→ **Aufgaben**:
• 1. Prüfen Sie, ob die Aussagen (a) bis (c) mit dem Seitenauszug zu „Arkham Horror“ übereinstimmen. Beantworten Sie jede mit Ja oder Nein und zitieren Sie wörtlich die entscheidende Textstelle. (a) Das Geschehen ist in den Goldenen Zwanzigern angesiedelt. (b) Eine große Streitmacht stellt sich den Großen Alten entgegen. (c) Arkham wird als Großstadt beschrieben.
• 2. Zu welchem Zweck wird laut dem Seitenauszug zu „Arkham Horror“ fieberhaft getanzt und gefeiert?
• 3. Führen Sie den Seitenauszug zu „Arkham Horror“ im Anschluss an seinen letzten Satz weiter.

→ **Seitenauszug**:
# # # # #

Arkham Horror – Dritte Edition

Wir befinden uns am Höhepunkt der Goldenen Zwanziger des letzten Jahrhunderts. Fieberhaft wird getanzt und gefeiert, um die Schrecken des letzten Krieges zu vergessen. Doch ein schwarzer Schatten zieht über dem kleinen Städtchen Arkham auf. Die Großen Alten drohen zu erwachen, und nur eine Handvoll Außenseiter hat den Mut, sich ihnen entgegenzustellen. Willkommen bei „Arkham Horror“.

# # # # #

[Datensätze]
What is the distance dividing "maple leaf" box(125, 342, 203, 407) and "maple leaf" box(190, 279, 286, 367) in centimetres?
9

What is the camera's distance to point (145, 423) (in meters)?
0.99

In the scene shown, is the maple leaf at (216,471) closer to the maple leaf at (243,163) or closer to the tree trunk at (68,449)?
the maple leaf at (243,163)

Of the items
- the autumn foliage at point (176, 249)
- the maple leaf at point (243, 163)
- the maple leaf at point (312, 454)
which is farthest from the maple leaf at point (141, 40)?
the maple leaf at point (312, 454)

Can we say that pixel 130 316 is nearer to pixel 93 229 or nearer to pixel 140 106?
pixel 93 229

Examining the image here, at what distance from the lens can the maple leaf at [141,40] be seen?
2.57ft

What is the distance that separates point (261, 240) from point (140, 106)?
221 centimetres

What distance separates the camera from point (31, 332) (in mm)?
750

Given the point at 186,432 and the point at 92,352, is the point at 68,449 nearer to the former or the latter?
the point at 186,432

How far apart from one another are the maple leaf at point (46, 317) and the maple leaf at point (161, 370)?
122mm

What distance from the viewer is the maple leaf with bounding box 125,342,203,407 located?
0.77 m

# # # # #

→ **Lösungen**:
• 1.
(a) Ja: „Wir befinden uns am Höhepunkt der Goldenen Zwanziger des letzten Jahrhunderts.“
(b) Nein: „nur eine Handvoll Außenseiter hat den Mut, sich ihnen entgegenzustellen“
(c) Nein: „über dem kleinen Städtchen Arkham“

• 2. Um die Schrecken des letzten Krieges zu vergessen.

• 3.
von Bernd Perplies

Ich gestehe es gleich zu Beginn: Das kooperative Abenteuerspiel „Arkham Horror“, das auf dem Cthulhu-Mythos des US-amerikanischen Schriftstellers H. P. Lovecraft basiert, wird immer einen besonderen Platz in meinem Herzen einnehmen. Gemeinsam mit „Runebound“ und „Descent“ führte es mich (in seiner zweiten Edition) Anfang der 2000er in eine neue Welt des phantastischen Spielens ein, die ich bis dato mit vereinzelt auf weiter Flur stehenden Werken wie „Talisman“ oder „HeroQuest“ nur rudimentär kennengelernt hatte. Man kann es sich in Zeiten von Kickstarter und immer neuen Genre-Schwergewichten kaum vorstellen, aber es gab mal eine Zeit, in der wir „doch nichts hatten“ – außer „Monopoly“ und „Cluedo“. Damals kam „Arkham Horror“, bei allen Ansprüchen, das es an die Spieler stellte – von Frustrationstoleranz bis hin zu herausragendem Informationsmanagement –, einer Offenbarung gleich. Entsprechend neugierig war ich, als ich erfuhr, dass eine dritte Edition mit vollständig überarbeitetem Spielgefühl herauskommen sollte.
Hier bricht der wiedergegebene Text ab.